-- DIRECTIONS --
The result should be an exact copy of only the lines from the one holding "世界经典桥梁书·爱藏本(共10册,第二辑)" through the last line of the data below, please, without pictures.

'''

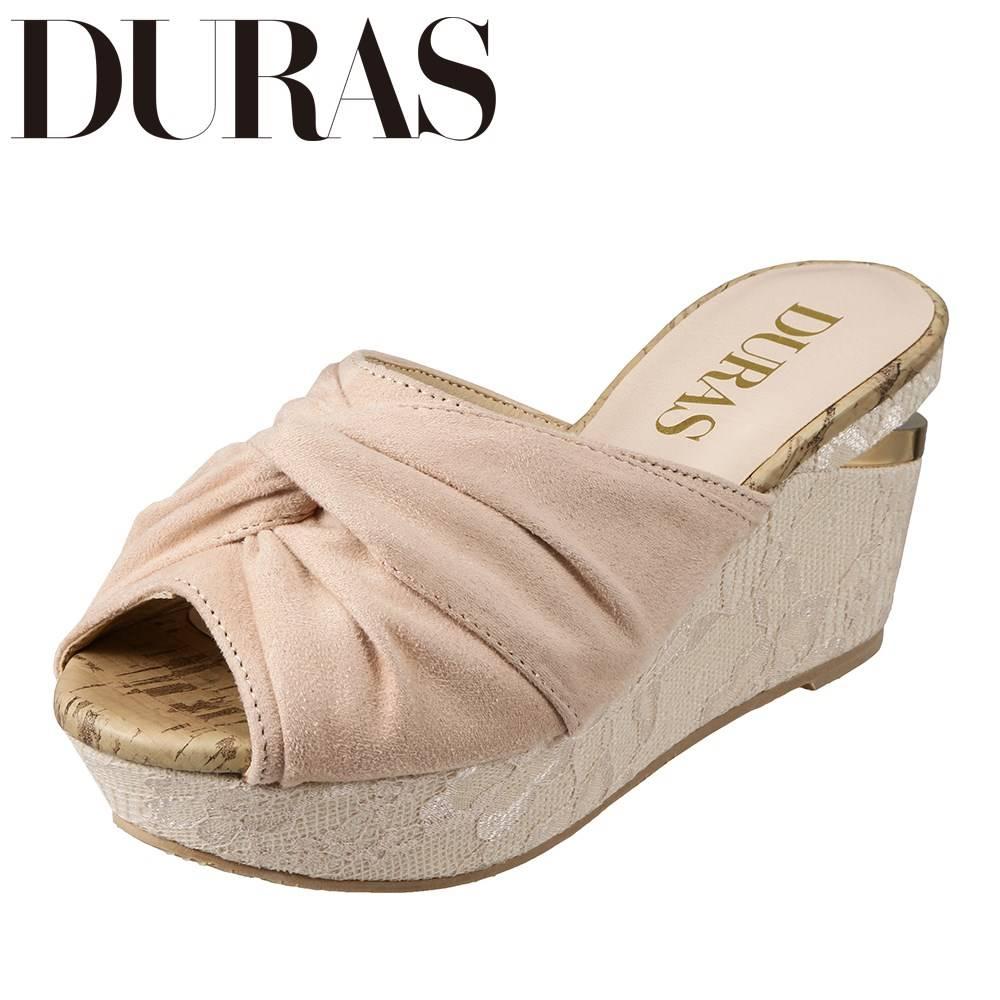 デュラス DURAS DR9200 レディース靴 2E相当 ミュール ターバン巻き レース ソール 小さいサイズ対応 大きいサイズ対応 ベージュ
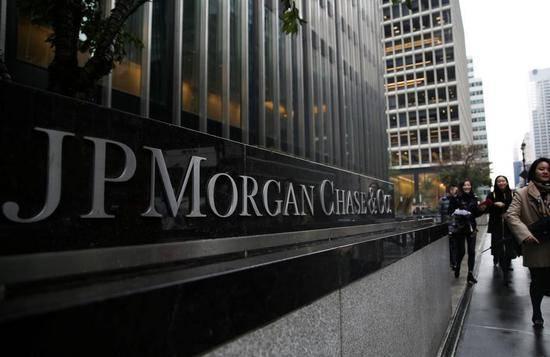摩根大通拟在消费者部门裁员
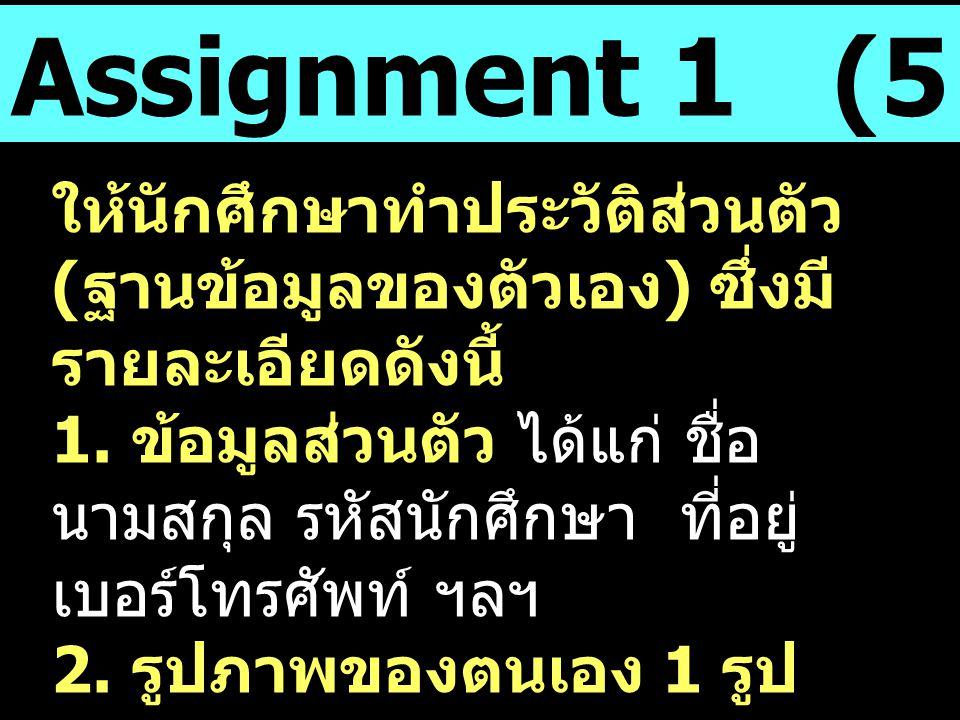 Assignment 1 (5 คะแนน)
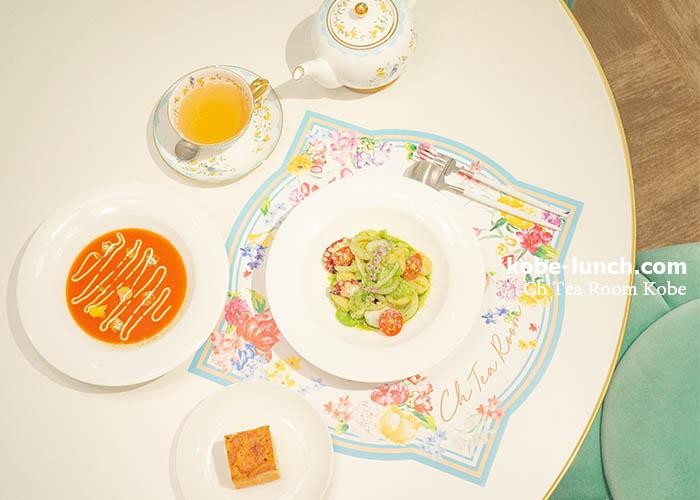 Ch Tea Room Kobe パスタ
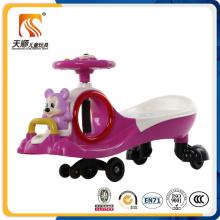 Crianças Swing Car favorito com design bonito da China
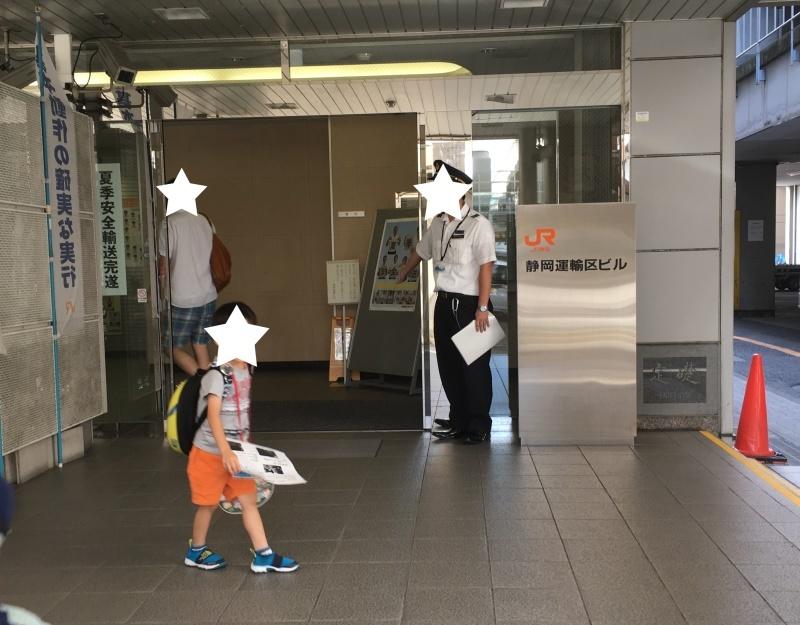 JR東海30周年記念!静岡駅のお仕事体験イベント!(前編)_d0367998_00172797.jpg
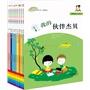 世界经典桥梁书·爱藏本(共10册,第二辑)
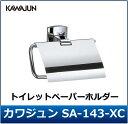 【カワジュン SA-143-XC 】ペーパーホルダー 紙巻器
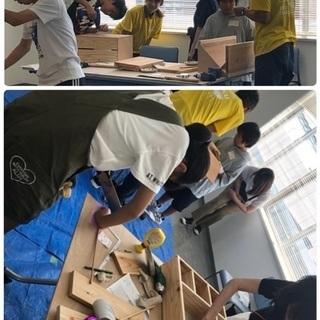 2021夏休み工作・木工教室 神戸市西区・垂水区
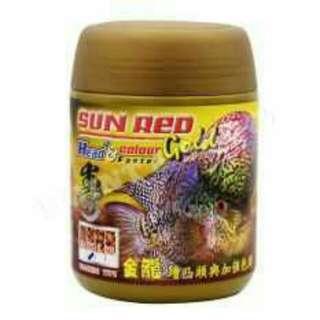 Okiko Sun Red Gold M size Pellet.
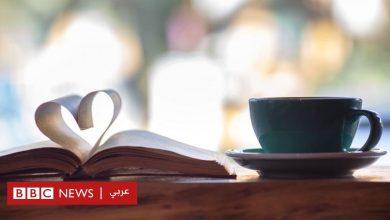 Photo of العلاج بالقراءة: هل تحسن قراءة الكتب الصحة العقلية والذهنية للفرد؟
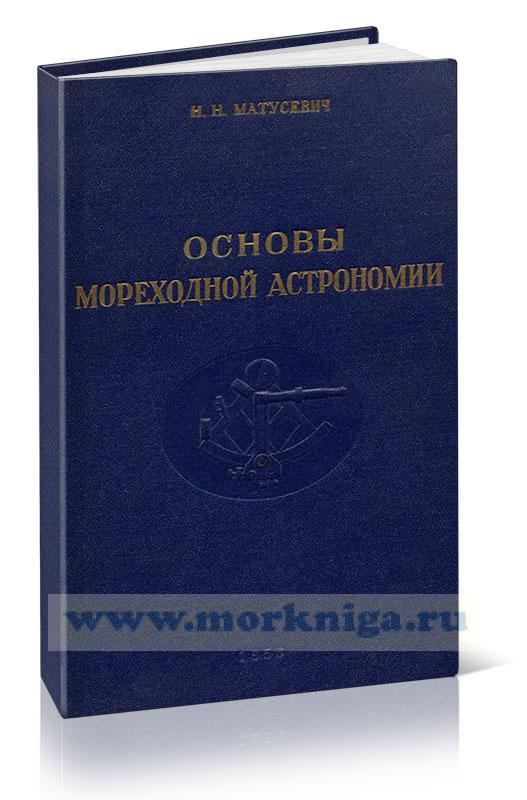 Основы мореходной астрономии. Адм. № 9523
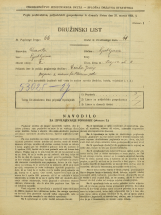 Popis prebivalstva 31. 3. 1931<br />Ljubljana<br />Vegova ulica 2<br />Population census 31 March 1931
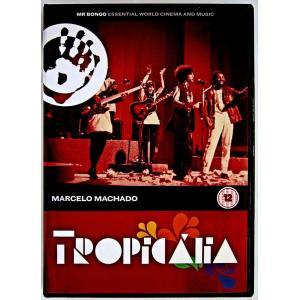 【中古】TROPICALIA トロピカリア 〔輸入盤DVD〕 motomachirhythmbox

'''

-- ANSWER BELOW --
 世界经典桥梁书·爱藏本(共10册,第二辑)
 【カワジュン SA-143-XC 】ペーパーホルダー 紙巻器
 2021夏休み工作・木工教室 神戸市西区・垂水区
 Okiko Sun Red Gold M size Pellet.
 Photo of العلاج بالقراءة: هل تحسن قراءة الكتب الصحة العقلية والذهنية للفرد؟
 Основы мореходной астрономии. Адм. № 9523
 Popis prebivalstva 31. 3. 1931<br />Ljubljana<br />Vegova ulica 2<br />Population census 31 March 1931
 【中古】TROPICALIA トロピカリア 〔輸入盤DVD〕 motomachirhythmbox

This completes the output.